People might want to play the game with their girlfriend, see? But girls are crap at games, so they’ll need this to help them through. Yeah? (My girlfriend played the game with a character build favouring elemental damage and mid-range combat, but that’s neither here nor there.)
Example two: a few months ago, the executive producers of the new Tomb Raider game, in a catastrophic case of stupid-mouth, said that at one point heroine Lara Croft was going to almost get raped by a pirate, and because of this, you – you big strong man, you – was going to feel super-protective over her and stuff. A few days later, another developer said that nobody gets raped in the game, or nearly raped, and nobody at the studio even knows what “rape” means, so, uh, we cool?
Oh, and here’s a good one: it turns out, Dead Island has history. The first game featured a female character who could unlock an ability to do more damage when attacking enemies of the opposite gender. While in development, this ability was called “Feminist Whore”. Which is lovely.
Every month, it seems, there’s a new outrage, born of stupidity, ignorance, or outright cruelty.
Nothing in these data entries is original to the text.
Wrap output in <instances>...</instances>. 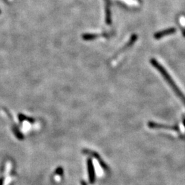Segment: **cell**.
I'll return each mask as SVG.
<instances>
[{"label": "cell", "instance_id": "obj_1", "mask_svg": "<svg viewBox=\"0 0 185 185\" xmlns=\"http://www.w3.org/2000/svg\"><path fill=\"white\" fill-rule=\"evenodd\" d=\"M82 153L84 154H86V155H89L91 156H92L94 158H95L97 160L99 163H100V165L101 166V168H102L103 169H104L105 171L109 170V167H108L107 165L106 164V163H105V162L103 161L102 159L101 158L100 156L99 155V154L97 152H93V151L90 150L85 149V150H82Z\"/></svg>", "mask_w": 185, "mask_h": 185}, {"label": "cell", "instance_id": "obj_2", "mask_svg": "<svg viewBox=\"0 0 185 185\" xmlns=\"http://www.w3.org/2000/svg\"><path fill=\"white\" fill-rule=\"evenodd\" d=\"M86 164H87L89 183L91 184H93L95 183V171L94 165L93 163H92L91 158L87 159V160H86Z\"/></svg>", "mask_w": 185, "mask_h": 185}, {"label": "cell", "instance_id": "obj_3", "mask_svg": "<svg viewBox=\"0 0 185 185\" xmlns=\"http://www.w3.org/2000/svg\"><path fill=\"white\" fill-rule=\"evenodd\" d=\"M18 120H19L20 122L23 121H28L29 122H31V123L35 122V120H34V119H32V118H30V117L24 115H23V114H19V115H18Z\"/></svg>", "mask_w": 185, "mask_h": 185}, {"label": "cell", "instance_id": "obj_4", "mask_svg": "<svg viewBox=\"0 0 185 185\" xmlns=\"http://www.w3.org/2000/svg\"><path fill=\"white\" fill-rule=\"evenodd\" d=\"M12 130H13V132L15 134V136L18 138V139H22L23 138V136L21 134V132L18 130V129L17 127H13L12 128Z\"/></svg>", "mask_w": 185, "mask_h": 185}, {"label": "cell", "instance_id": "obj_5", "mask_svg": "<svg viewBox=\"0 0 185 185\" xmlns=\"http://www.w3.org/2000/svg\"><path fill=\"white\" fill-rule=\"evenodd\" d=\"M55 173H56V174H57V175H63V168L61 167V166H60V167H58L56 169V170Z\"/></svg>", "mask_w": 185, "mask_h": 185}, {"label": "cell", "instance_id": "obj_6", "mask_svg": "<svg viewBox=\"0 0 185 185\" xmlns=\"http://www.w3.org/2000/svg\"><path fill=\"white\" fill-rule=\"evenodd\" d=\"M80 184H81V185H88L86 183V182H84V181H81L80 182Z\"/></svg>", "mask_w": 185, "mask_h": 185}, {"label": "cell", "instance_id": "obj_7", "mask_svg": "<svg viewBox=\"0 0 185 185\" xmlns=\"http://www.w3.org/2000/svg\"><path fill=\"white\" fill-rule=\"evenodd\" d=\"M2 184H3V180L1 179V180H0V185H2Z\"/></svg>", "mask_w": 185, "mask_h": 185}, {"label": "cell", "instance_id": "obj_8", "mask_svg": "<svg viewBox=\"0 0 185 185\" xmlns=\"http://www.w3.org/2000/svg\"><path fill=\"white\" fill-rule=\"evenodd\" d=\"M1 12H1V10H0V14H1Z\"/></svg>", "mask_w": 185, "mask_h": 185}]
</instances>
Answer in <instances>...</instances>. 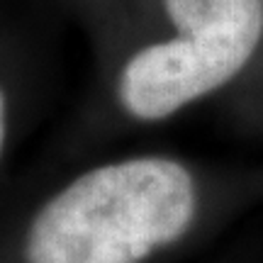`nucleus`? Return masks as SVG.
<instances>
[{"label": "nucleus", "instance_id": "nucleus-3", "mask_svg": "<svg viewBox=\"0 0 263 263\" xmlns=\"http://www.w3.org/2000/svg\"><path fill=\"white\" fill-rule=\"evenodd\" d=\"M3 144H5V95L0 90V154H3Z\"/></svg>", "mask_w": 263, "mask_h": 263}, {"label": "nucleus", "instance_id": "nucleus-1", "mask_svg": "<svg viewBox=\"0 0 263 263\" xmlns=\"http://www.w3.org/2000/svg\"><path fill=\"white\" fill-rule=\"evenodd\" d=\"M195 185L173 159L107 163L51 197L29 227L27 263H139L193 222Z\"/></svg>", "mask_w": 263, "mask_h": 263}, {"label": "nucleus", "instance_id": "nucleus-2", "mask_svg": "<svg viewBox=\"0 0 263 263\" xmlns=\"http://www.w3.org/2000/svg\"><path fill=\"white\" fill-rule=\"evenodd\" d=\"M176 39L137 51L120 73V103L154 122L227 85L263 34V0H163Z\"/></svg>", "mask_w": 263, "mask_h": 263}]
</instances>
And every month there’s another joyless round of what’s-the-problem-no-you’re-the-problem, capped off by another
sorry-you-got-offended press release from another PR department.
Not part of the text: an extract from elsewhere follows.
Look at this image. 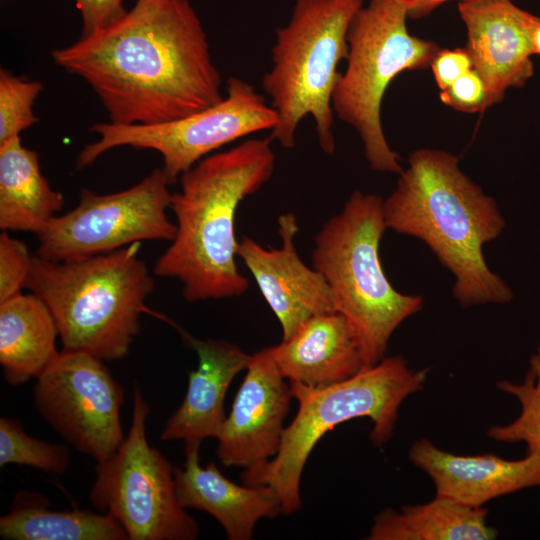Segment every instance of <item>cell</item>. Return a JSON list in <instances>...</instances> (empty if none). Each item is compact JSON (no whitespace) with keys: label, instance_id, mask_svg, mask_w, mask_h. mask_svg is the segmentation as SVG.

I haven’t even touched on the people who play games, some of whom can spout the most poisonous shit I’ve ever seen. Jade Raymond, who committed the crime of producing a major video game series while being female and attractive, got this comic made about her. (I’d advise caution before clicking on that: it’s awful. Actually, just don’t click on it.) The blog Fat, Ugly or Slutty compiles messages received by women playing video games online, and is frequently almost beyond belief in its neanderthal priapism. There’s more. There’s always more.
The saddest part is, 99% of the time, this stuff is not a factor. These examples are not the totality of the culture surrounding video games, which can be thrilling, engaging, thought-provoking, weird, funny, and delightful. But these are the parts that the outside world sees, and there’s no point pretending that they don’t add up to something.
When people talk about issues like this, the idea is commonly brought up that women just aren’t interested in games, so the fact that games are made by young men, for young men, and nobody else should get a look in, is simply an inevitable function of demographics. That’s horseshit. There’s nothing intrinsically male about hitting some buttons and seeing something happening on a screen. But as young men who make and play video games, we’ve pushed everyone else away, until there’s nobody left but us.
Most men who make and play video games don’t want any part of this. But there’s no point trying to stand aside from it. By playing games, we join a culture that makes the Dead Island torso possible. It’s no good saying “But I’m not sexist!” - we’re all tainted by shit like this. If we’re not working to make video games into a more mature, friendly, inclusive place, we’re abandoning the fight.